* TUJUAN LATIHAN
Cetaklah tanpa perubahan bagian bacaan tentang ibadah di bawah ini yang dibuka dengan kata-kata yang memuat "Mengimani ibadah tidak" dan ditutup dengan "yang dinamakan bid'ah.".

Mengimani ibadah tidak bisa terjadi begitu saja. Perlu ada jalan   (شريعة) yang harus dilalui. Karena itu, semua ketentuan syar'i ibadah itu harus dikerjakan sebagaimana adanya. Di sinilah letak fiqih diperlukan untuk memahami secara utuh tata cara ibadah yang benar.

Ibadah itu hanya dapat dikatakan ibadah jika merujuk pada ketentuan syar'inya. Ibadah yang tidak ada dalam ketentuan syar'i tidak dibenarkan. Karena itu, ibadah harus merujuk pada praktik ibadah rasul. Seperti shalat, rasul mengatakan:

صلوا كما رأيتموني أصلي

"Shalatlah kamu sebagaimana kamu melihat aku shalat".

Tentu ibadah lain pun begitu. Harus merujuk pada praktik ibadah rasul. Ibadah yang tidak merujuk pada rasul, itulah yang dinamakan bid'ah.

* DATA YANG DITAMPILKAN
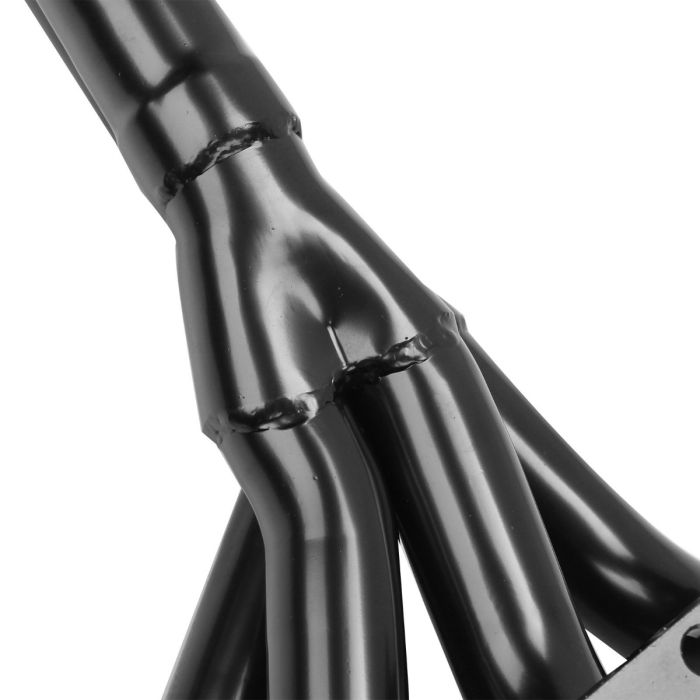 For Suzuki Samurai & Geo Tracker 1.3L 1.6L L4 Stainless Manifold Header Black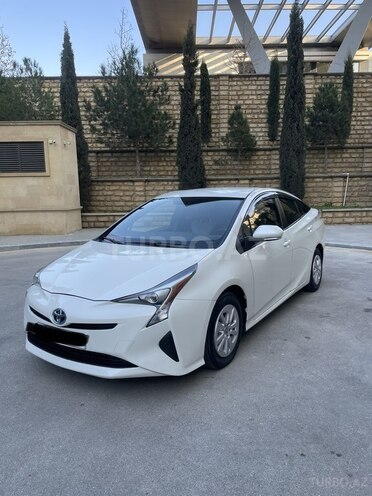 Toyota Prius 2016, 158,000 km - 1.8 l - Bakı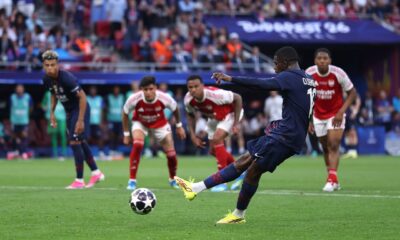 PSG bicampeão da Champions League 20226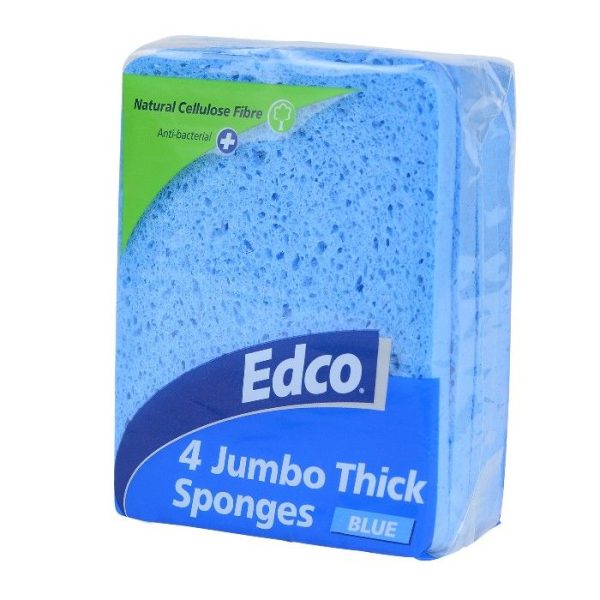 Edco Jumbo Sponge Blue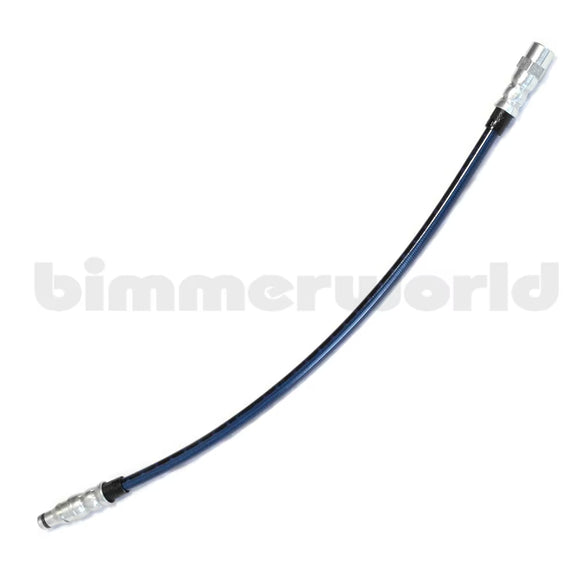 BimmerWorld Stainless Steel Clutch Line - E46 & E46 M3 (all), X3 '04-'10, Z4 M '03-'08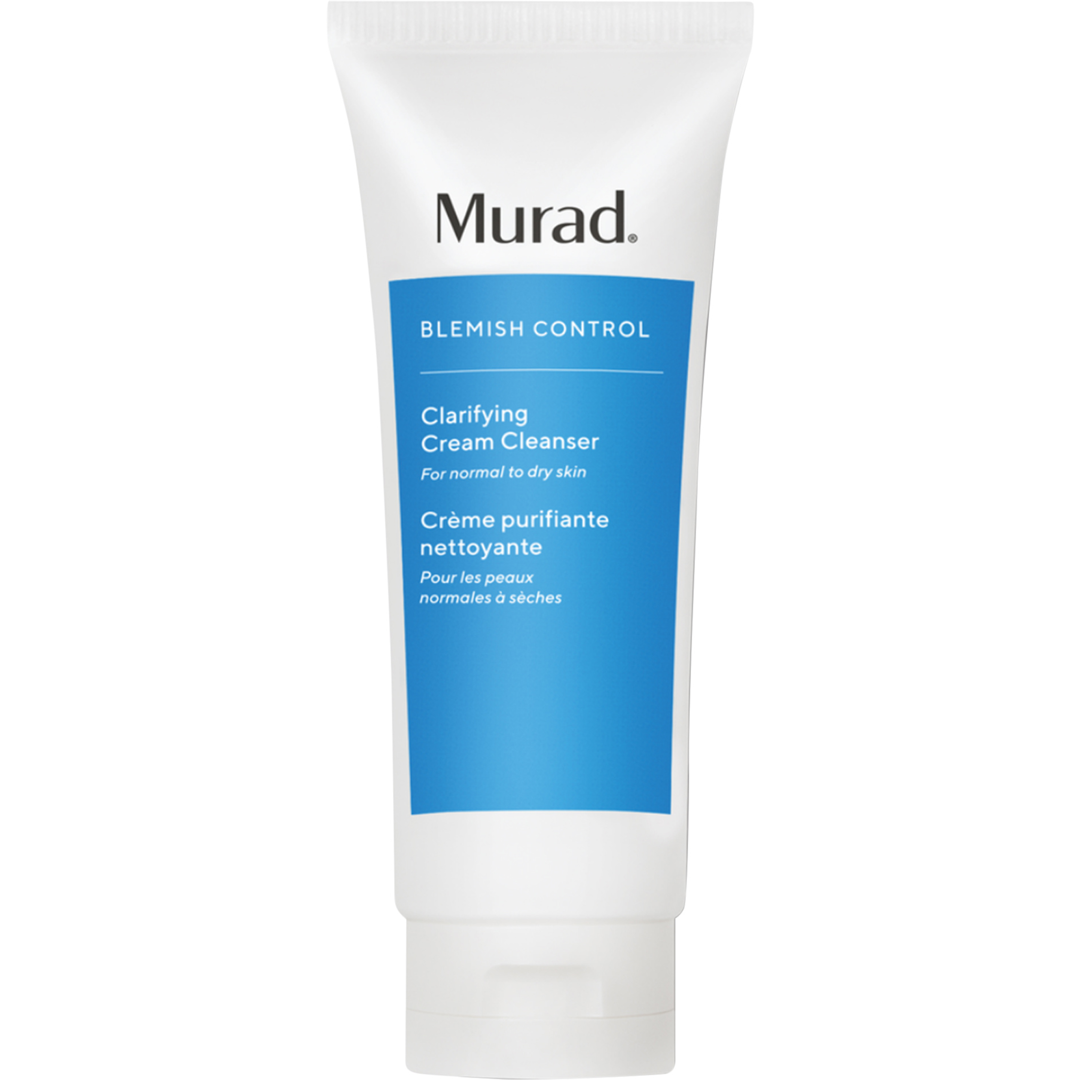 Murad Clarifying Cream Cleanser, 200ml, Puhdistusvoide, Salisyylihappo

* JAWABAN TUGAS
Mengimani ibadah tidak bisa terjadi begitu saja. Perlu ada jalan   (شريعة) yang harus dilalui. Karena itu, semua ketentuan syar'i ibadah itu harus dikerjakan sebagaimana adanya. Di sinilah letak fiqih diperlukan untuk memahami secara utuh tata cara ibadah yang benar.

Ibadah itu hanya dapat dikatakan ibadah jika merujuk pada ketentuan syar'inya. Ibadah yang tidak ada dalam ketentuan syar'i tidak dibenarkan. Karena itu, ibadah harus merujuk pada praktik ibadah rasul. Seperti shalat, rasul mengatakan:

صلوا كما رأيتموني أصلي

"Shalatlah kamu sebagaimana kamu melihat aku shalat".

Tentu ibadah lain pun begitu. Harus merujuk pada praktik ibadah rasul. Ibadah yang tidak merujuk pada rasul, itulah yang dinamakan bid'ah.